Spatial reasoning dataset excerpts

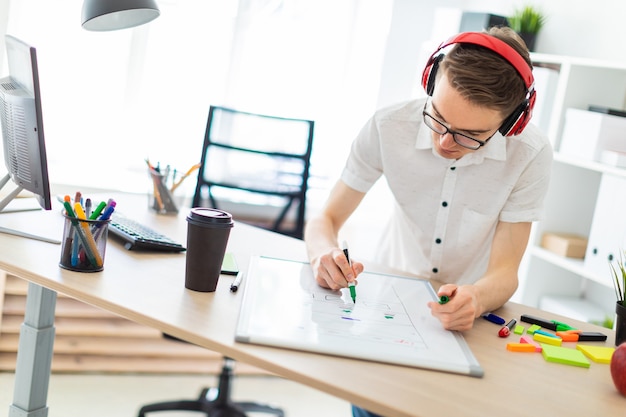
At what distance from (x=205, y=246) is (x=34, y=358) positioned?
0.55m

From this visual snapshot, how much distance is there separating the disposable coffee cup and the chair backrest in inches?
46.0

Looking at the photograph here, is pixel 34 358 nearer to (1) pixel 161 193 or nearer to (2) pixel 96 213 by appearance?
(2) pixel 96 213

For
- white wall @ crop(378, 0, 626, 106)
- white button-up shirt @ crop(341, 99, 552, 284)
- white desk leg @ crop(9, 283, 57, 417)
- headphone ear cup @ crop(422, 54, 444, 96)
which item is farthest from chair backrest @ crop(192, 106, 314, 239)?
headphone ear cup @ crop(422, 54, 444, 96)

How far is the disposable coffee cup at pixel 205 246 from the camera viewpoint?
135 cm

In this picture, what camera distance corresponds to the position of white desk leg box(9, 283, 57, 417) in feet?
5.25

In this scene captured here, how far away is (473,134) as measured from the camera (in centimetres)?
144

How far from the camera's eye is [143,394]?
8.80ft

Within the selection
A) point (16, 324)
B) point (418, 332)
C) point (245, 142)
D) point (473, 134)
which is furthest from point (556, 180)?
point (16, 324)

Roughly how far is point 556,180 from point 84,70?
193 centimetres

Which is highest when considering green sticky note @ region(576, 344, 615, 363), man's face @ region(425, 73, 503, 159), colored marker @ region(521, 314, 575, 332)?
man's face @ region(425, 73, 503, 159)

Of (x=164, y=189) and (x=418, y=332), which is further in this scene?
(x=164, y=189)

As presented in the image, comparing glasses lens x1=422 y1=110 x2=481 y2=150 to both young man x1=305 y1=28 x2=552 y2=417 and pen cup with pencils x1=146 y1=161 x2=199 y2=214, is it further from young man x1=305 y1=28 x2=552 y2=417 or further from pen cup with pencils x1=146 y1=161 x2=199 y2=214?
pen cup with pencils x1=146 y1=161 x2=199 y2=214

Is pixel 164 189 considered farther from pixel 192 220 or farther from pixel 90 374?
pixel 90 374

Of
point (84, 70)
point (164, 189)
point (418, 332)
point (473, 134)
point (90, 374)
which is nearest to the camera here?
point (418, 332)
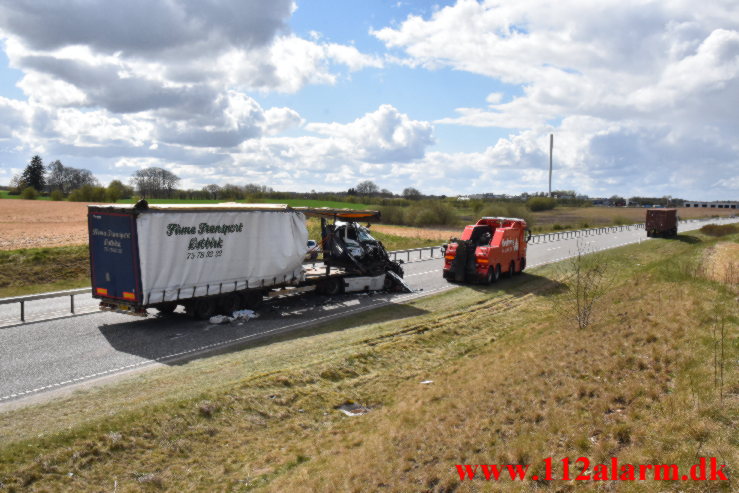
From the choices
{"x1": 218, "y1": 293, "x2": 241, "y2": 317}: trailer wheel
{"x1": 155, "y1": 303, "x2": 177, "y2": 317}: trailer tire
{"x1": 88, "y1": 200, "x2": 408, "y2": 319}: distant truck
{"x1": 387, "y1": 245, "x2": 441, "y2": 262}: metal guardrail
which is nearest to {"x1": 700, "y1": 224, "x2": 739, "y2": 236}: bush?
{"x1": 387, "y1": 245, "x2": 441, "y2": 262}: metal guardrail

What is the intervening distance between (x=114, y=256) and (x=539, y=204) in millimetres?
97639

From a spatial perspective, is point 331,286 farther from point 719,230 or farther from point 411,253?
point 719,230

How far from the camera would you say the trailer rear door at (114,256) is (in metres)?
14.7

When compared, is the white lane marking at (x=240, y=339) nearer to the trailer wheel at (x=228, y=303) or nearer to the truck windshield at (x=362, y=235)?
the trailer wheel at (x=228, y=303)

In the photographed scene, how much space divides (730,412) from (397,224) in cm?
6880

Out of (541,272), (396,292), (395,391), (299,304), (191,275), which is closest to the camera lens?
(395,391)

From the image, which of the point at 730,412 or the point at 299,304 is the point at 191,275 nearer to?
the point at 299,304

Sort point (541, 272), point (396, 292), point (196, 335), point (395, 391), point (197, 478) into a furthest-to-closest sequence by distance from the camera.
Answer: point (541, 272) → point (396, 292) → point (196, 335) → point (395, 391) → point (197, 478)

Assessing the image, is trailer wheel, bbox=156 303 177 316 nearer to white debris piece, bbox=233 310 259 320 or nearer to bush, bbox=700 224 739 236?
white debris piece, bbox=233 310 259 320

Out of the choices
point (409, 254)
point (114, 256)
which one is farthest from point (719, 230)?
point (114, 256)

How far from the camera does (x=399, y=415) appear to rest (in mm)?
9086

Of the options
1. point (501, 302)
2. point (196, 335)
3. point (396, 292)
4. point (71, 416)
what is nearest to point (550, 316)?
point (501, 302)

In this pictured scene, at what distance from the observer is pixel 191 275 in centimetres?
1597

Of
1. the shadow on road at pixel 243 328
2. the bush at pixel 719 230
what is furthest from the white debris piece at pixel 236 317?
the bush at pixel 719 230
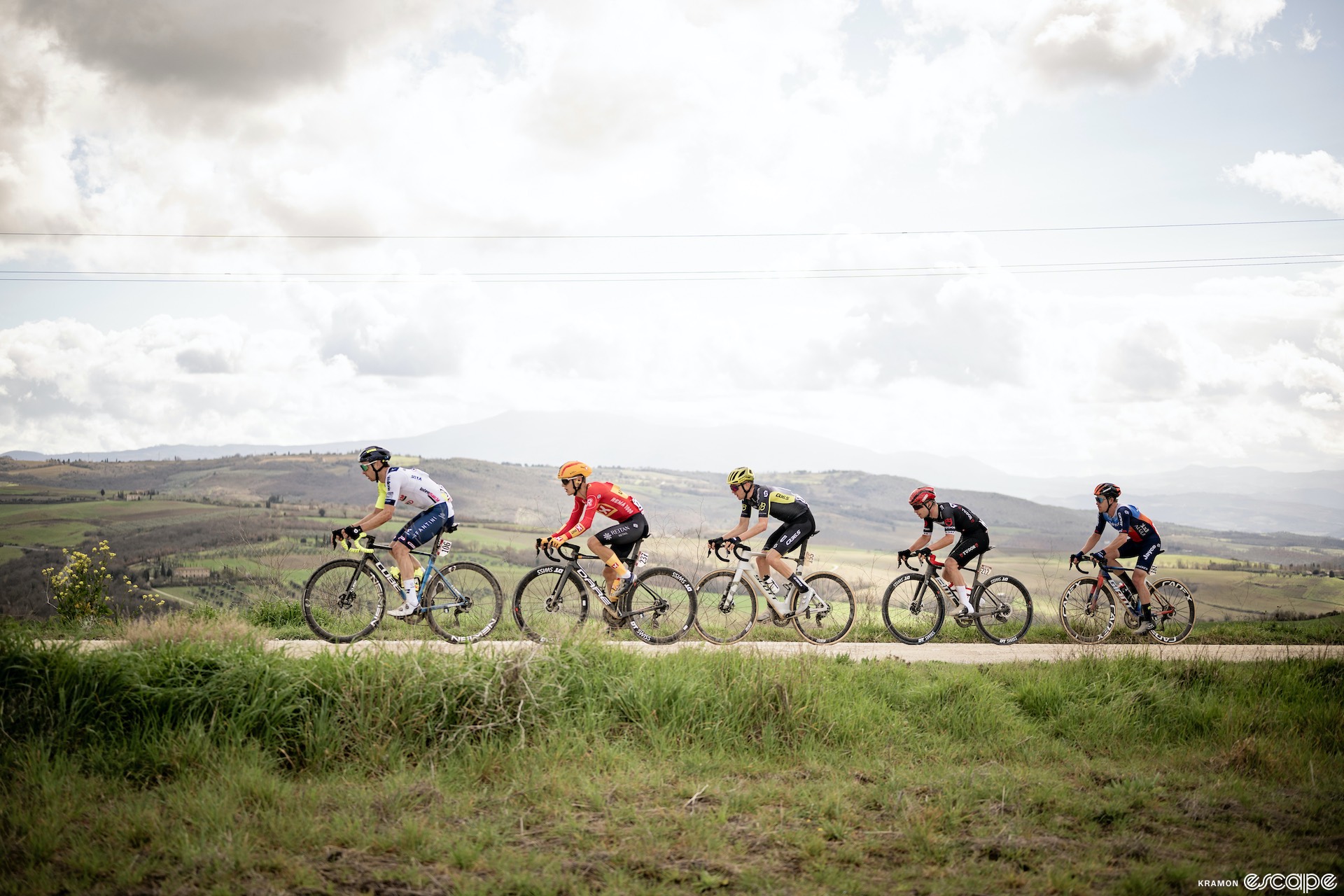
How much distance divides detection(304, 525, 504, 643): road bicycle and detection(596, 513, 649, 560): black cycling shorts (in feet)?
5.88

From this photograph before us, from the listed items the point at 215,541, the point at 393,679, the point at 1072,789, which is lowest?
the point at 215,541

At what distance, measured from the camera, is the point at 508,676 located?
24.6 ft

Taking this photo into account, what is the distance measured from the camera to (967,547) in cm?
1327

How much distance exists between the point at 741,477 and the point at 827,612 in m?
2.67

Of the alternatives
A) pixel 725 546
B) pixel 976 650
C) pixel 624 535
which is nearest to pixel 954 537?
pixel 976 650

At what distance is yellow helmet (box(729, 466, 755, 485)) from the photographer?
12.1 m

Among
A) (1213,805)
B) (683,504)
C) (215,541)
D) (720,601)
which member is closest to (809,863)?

## Task to complete
Copy the lines starting at the one containing "Of the alternatives" and ending at the last of the lines, keeping every request as it is. Raise each number in the answers, whether a pixel coordinate or a distance, by 42.

## Finished exercise
Of the alternatives
A) pixel 725 546
B) pixel 976 650
C) pixel 624 535
which is nearest to pixel 954 537?
pixel 1018 692

At what distance is yellow helmet (box(729, 466, 755, 485)) from the photographer?
54.1 m

Among
A) (1213,805)
B) (683,504)
C) (215,541)
D) (720,601)
which member is closest to (809,863)?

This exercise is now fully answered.